Boylan, who started attending Umpqua Community College in Roseburg, Ore., this week, was shot in the back, her grandmother Janet Willis told the Los Angeles Times. A girl standing next to her was shot too, Willis said.
“They just laid on the ground and pretended they were dead,” Willis recalled her granddaughter telling her and other family members.
Boylan tearfully recounted her ordeal from a hospital bed after she’d been airlifted to a Eugene hospital. Boylan told her grandmother she heard the gunman ask others in the classroom to rise and state their religion. “If they said they were Christians, they were shot again,” Willis said.
Boylan’s family didn’t know where she was for hours, Willis said. Then they learned that she was alive and had been airlifted to the hospital. Willis raced to Boylan’s hospital bed and found her in tears and wincing with pain.
“I think she was very much in shock and very scared,” Willis said in a phone interview. “She was in pain. She was pretty frightened.”
Doctors later performed surgery to remove a bullet from her spinal column, Willis said.
“They have completed surgery and they think they got the bullet out,” Willis said. “If nothing else goes wrong, there’s a good prospect of her recovering.”
Boylan’s parents and immediate family members are spending the night in Eugene, Willis said, and she and her husband returned home to let her granddaughter rest and take care of their pets.
“I know how hard it is for young people to go through something like this,” Willis said. “That concerns all parents, I think.”
Cassandra Welding
Cassandra Welding, 20, was in writing class at a computer lab. The professor had stepped out to retrieve some papers for students, Welding said, when she heard a noise from the room next door.
“It sounded like a balloon popped … and then five seconds later I heard it again,” she said in an interview. “We knew something wasn’t right.”
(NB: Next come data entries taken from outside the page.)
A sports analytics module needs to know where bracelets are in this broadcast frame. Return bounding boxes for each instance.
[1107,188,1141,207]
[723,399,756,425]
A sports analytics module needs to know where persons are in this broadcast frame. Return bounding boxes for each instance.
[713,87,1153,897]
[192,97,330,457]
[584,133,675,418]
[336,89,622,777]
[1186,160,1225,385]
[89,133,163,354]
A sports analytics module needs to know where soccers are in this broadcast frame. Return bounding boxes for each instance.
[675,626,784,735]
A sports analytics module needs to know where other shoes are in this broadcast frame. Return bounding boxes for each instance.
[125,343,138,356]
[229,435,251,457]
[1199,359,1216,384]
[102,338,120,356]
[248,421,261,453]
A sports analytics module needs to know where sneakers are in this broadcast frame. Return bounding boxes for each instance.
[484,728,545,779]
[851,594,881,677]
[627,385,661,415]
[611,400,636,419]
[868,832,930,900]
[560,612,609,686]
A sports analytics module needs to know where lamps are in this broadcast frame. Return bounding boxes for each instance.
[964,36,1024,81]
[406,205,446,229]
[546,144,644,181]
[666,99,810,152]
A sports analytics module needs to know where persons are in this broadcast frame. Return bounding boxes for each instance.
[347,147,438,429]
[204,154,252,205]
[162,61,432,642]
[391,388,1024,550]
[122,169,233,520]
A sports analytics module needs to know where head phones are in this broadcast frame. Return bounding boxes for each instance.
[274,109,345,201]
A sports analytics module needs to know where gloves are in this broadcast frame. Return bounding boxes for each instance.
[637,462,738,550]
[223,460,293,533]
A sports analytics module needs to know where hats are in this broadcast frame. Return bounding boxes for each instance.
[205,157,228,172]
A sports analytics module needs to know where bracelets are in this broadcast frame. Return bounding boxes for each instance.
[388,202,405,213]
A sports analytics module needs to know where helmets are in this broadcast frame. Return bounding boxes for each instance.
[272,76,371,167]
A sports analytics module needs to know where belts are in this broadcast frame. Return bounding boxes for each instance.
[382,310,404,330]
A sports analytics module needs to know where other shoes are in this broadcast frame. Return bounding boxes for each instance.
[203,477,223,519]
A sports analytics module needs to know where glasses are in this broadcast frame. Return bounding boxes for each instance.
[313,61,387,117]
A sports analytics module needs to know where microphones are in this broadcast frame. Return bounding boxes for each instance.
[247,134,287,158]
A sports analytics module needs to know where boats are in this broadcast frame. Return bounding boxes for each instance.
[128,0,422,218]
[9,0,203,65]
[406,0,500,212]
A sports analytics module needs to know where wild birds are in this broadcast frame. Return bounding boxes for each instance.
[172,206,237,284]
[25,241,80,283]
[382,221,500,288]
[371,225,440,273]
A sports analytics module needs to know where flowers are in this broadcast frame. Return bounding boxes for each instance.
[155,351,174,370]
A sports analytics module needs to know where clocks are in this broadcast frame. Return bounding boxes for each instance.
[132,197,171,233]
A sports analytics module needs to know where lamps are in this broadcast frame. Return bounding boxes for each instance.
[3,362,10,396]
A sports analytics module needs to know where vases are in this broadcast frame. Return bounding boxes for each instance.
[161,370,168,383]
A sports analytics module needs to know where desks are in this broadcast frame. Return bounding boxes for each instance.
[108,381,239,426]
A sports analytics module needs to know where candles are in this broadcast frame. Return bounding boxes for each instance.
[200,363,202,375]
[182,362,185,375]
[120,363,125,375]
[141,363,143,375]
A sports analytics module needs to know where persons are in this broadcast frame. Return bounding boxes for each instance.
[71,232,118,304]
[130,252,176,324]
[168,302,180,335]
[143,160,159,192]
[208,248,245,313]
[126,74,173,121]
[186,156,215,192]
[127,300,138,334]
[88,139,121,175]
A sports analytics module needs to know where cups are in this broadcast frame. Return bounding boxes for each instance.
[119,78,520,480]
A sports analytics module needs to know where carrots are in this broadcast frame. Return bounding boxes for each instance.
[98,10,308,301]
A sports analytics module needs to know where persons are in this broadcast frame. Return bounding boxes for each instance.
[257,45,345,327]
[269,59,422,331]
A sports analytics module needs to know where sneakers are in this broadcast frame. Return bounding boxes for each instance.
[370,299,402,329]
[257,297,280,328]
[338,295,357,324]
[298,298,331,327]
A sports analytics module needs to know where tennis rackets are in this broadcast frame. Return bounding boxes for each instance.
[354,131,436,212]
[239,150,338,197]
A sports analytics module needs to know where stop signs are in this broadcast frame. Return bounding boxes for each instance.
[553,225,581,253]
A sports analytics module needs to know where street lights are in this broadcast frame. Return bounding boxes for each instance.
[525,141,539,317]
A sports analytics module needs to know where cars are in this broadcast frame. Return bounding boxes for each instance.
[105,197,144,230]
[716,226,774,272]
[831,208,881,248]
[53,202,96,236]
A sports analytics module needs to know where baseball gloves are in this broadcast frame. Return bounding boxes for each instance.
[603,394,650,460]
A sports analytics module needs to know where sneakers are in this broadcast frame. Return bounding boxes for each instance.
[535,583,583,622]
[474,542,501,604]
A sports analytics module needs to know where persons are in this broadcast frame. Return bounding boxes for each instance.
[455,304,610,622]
When a classmate walked to the door and opened it to peek outside, she was shot, Welding said.
“She was halfway in the doorway, and the door was still open,” Welding said. “We were screaming, ‘Close the door! Close the door!’”
Another classmate dragged the woman inside the room and locked the door and someone else turned off the lights. Students performed CPR on the woman, who Welding said looked as though she had been shot in the torso.
“I kept hearing that noise, one after another,” Welding said. “I probably heard about 40.”
The students crawled along the floor, she said. Gathering in the back right corner of the classroom, the farthest from the door.
“I was so terrified for my life and I was shaking,” Welding recalled.
Someone called 911. Welding got on the phone with her mother. Blood covered the walls near the student who’d been shot, Welding said, and her broken glasses lay on the floor.
“Hey, Mom, there’s a shooting at school,” she told her mother, whispering because she was afraid the shooter could come in at any minute. “I just heard other people in tears, crying, calling their loved ones and telling them, ‘I love you,’” Welding said. “It was such a heart-wrenching thing.”
After a while, Welding said, she heard officers burst in next door, yelling, “Get down! Get down!”
Two more gunshots rang out, Welding said. Then nothing.
Minutes later, she said, police and SWAT team members entered the classroom to say everything was OK.
“It’s just horrific that this had to happen again,” Welding said. “The community is such a small community and everyone’s either friends or family.”